**Exercise directions**
Pull out each line of the material that contains the string "region", treating uppercase and lowercase as different.

+ + + +

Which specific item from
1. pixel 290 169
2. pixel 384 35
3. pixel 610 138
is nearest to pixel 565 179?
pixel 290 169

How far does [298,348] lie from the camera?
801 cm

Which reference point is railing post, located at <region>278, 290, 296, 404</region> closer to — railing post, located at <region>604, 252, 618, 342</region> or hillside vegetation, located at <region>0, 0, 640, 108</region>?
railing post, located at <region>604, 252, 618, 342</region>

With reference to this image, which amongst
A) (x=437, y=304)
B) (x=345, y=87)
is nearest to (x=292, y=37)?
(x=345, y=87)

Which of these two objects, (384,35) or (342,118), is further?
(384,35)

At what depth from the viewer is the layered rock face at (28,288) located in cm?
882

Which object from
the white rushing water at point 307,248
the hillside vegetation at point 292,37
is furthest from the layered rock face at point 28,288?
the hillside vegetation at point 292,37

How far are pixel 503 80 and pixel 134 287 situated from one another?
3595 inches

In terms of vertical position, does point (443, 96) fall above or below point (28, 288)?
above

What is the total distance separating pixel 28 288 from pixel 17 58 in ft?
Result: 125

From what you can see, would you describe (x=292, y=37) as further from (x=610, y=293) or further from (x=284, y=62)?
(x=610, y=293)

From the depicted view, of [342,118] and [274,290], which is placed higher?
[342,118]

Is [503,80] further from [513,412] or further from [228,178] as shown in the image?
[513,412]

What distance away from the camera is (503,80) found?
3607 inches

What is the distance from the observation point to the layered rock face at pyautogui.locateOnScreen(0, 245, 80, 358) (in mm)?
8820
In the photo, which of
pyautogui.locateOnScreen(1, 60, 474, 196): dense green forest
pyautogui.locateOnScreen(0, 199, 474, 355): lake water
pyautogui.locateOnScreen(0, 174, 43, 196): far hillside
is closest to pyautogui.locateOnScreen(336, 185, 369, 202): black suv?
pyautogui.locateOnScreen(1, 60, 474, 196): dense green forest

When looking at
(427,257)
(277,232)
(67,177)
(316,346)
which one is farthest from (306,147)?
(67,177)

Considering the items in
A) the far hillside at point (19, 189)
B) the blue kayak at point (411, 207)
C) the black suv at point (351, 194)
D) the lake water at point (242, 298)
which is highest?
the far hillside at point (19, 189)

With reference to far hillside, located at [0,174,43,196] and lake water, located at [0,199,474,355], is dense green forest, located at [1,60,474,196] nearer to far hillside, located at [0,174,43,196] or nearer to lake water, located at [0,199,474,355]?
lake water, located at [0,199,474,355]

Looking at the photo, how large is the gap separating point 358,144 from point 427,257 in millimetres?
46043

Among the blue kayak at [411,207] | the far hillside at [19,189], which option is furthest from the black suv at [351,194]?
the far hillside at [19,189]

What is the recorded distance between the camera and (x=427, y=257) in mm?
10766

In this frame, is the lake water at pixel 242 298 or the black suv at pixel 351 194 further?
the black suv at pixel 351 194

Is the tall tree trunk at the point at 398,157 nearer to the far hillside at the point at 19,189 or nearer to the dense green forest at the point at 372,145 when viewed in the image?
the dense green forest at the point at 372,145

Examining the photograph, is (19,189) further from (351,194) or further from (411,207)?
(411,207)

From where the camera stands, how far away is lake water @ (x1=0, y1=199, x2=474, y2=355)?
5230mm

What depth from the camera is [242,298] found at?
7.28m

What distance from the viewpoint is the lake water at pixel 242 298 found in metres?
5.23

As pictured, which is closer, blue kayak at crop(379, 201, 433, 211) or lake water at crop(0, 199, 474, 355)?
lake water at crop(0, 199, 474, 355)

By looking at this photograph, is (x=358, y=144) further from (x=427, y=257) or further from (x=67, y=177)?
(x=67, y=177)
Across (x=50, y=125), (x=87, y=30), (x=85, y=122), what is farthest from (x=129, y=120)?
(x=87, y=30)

+ + + +

**Worked solution**
Which reference point is railing post, located at <region>278, 290, 296, 404</region> closer to — railing post, located at <region>604, 252, 618, 342</region> or hillside vegetation, located at <region>0, 0, 640, 108</region>?
railing post, located at <region>604, 252, 618, 342</region>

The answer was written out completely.